[Aim of the task]
Copy the passage below on client and user computing systems word for word, from "Furthermore, the risk" up to and including "the client computing systems 104.".

[Provided passage]
----------------------------------------

Furthermore, the risk assessment computing system 130 can communicate with various other computing systems, such as client computing systems 104. For example, client computing systems 104 may send risk assessment queries to the risk assessment server 118 for risk assessment, or may send signals to the risk assessment server 118 that control or otherwise influence different aspects of the risk assessment computing system 130. The client computing systems 104 may also interact with user computing systems 106 via one or more public data networks 108 to facilitate electronic transactions between users of the user computing systems 106 and interactive computing environments provided by the client computing systems 104.

Each client computing system 104 may include one or more third-party devices, such as individual servers or groups of servers operating in a distributed manner. A client computing system 104 can include any computing device or group of computing devices operated by a seller, lender, or other providers of products or services. The client computing system 104 can include one or more server devices. The one or more server devices can include or can otherwise access one or more non-transitory computer-readable media. The client computing system 104 can also execute instructions that provide an interactive computing environment accessible to user computing systems 106. Examples of the interactive computing environment include a mobile application specific to a particular client computing system 104, a web-based application accessible via a mobile device, etc. The executable instructions are stored in one or more non-transitory computer-readable media.

The client computing system 104 can further include one or more processing devices that are capable of providing the interactive computing environment to perform operations described herein. The interactive computing environment can include executable instructions stored in one or more non-transitory computer-readable media. The instructions providing the interactive computing environment can configure one or more processing devices to perform operations described herein. In some aspects, the executable instructions for the interactive computing environment can include instructions that provide one or more graphical interfaces. The graphical interfaces are used by a user computing system 106 to access various functions of the interactive computing environment. For instance, the interactive computing environment may transmit data to and receive data from a user computing system 106 to shift between different states of the interactive computing environment, where the different states allow one or more electronics transactions between the mobile device 102 and the client computing system 104 to be performed.

A user computing system 106 can include any computing device or other communication device operated by a user, such as a consumer or a customer. The user computing system 106 can include one or more computing devices, such as laptops, smartphones, and other personal computing devices. A user computing system 106 can include executable instructions stored in one or more non-transitory computer-readable media. The user computing system 106 can also include one or more processing devices that are capable of executing program code to perform operations described herein. In various examples, the user computing system 106 can allow a user to access certain online services from a client computing system 104, to engage in mobile commerce with a client computing system 104, to obtain controlled access to electronic content hosted by the client computing system 104, etc.

For instance, the user can use the user computing system 106 to engage in an electronic transaction with a client computing system 104 via an interactive computing environment. An electronic transaction between the user computing system 106 and the client computing system 104 can include, for example, the user computing system 106 being used to query a set of sensitive or other controlled data, access online financial services provided via the interactive computing environment, submit an online credit card application or other digital application to the client computing system 104 via the interactive computing environment, operating an electronic tool within an interactive computing environment hosted by the client computing system (e.g., a content-modification feature, an application-processing feature, etc.).

----------------------------------------

[Dataset excerpt]
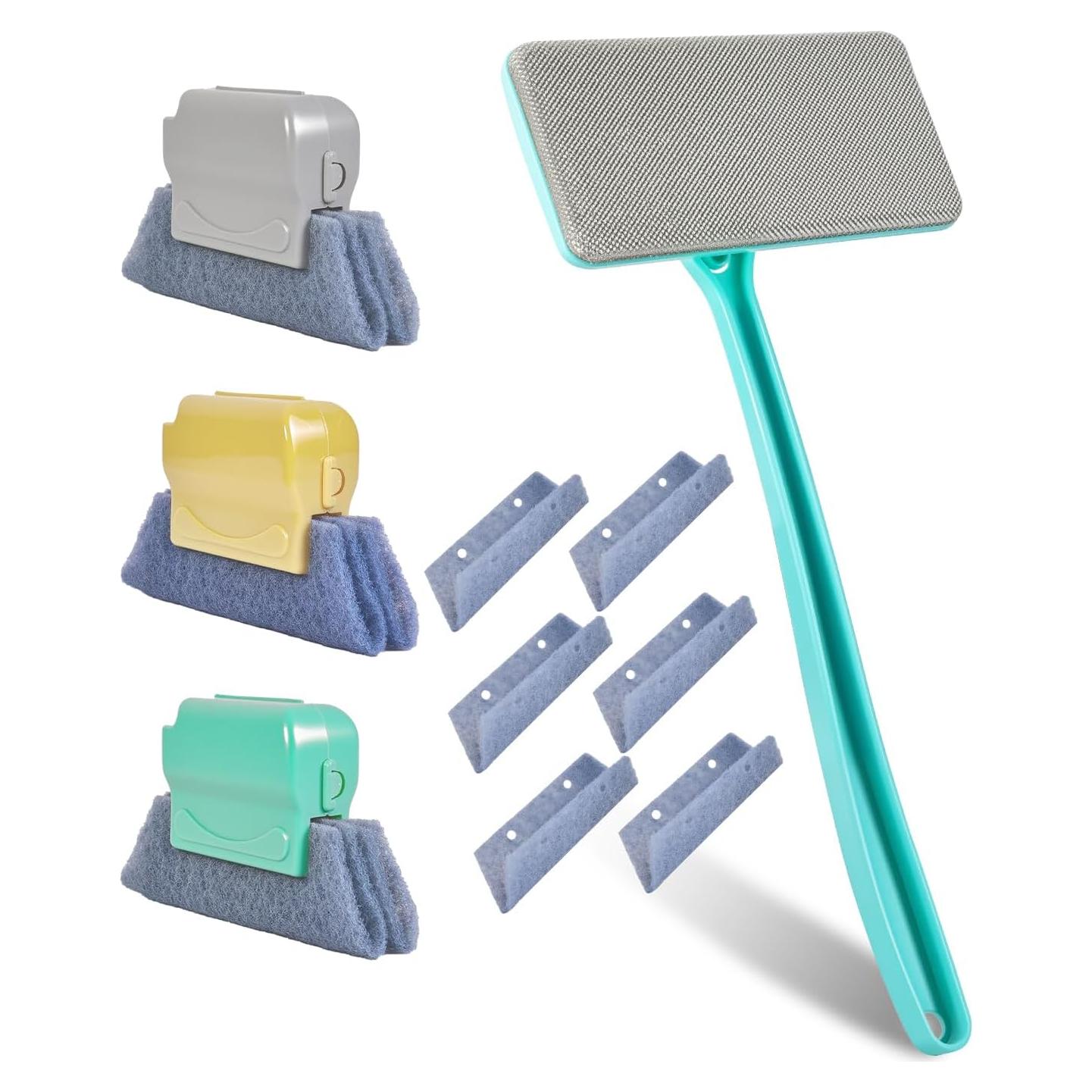 Kit Limpiador de Pantallas de Ventana VIRIDI con Mango Extensible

----------------------------------------

[Response area]
Furthermore, the risk assessment computing system 130 can communicate with various other computing systems, such as client computing systems 104. For example, client computing systems 104 may send risk assessment queries to the risk assessment server 118 for risk assessment, or may send signals to the risk assessment server 118 that control or otherwise influence different aspects of the risk assessment computing system 130. The client computing systems 104 may also interact with user computing systems 106 via one or more public data networks 108 to facilitate electronic transactions between users of the user computing systems 106 and interactive computing environments provided by the client computing systems 104.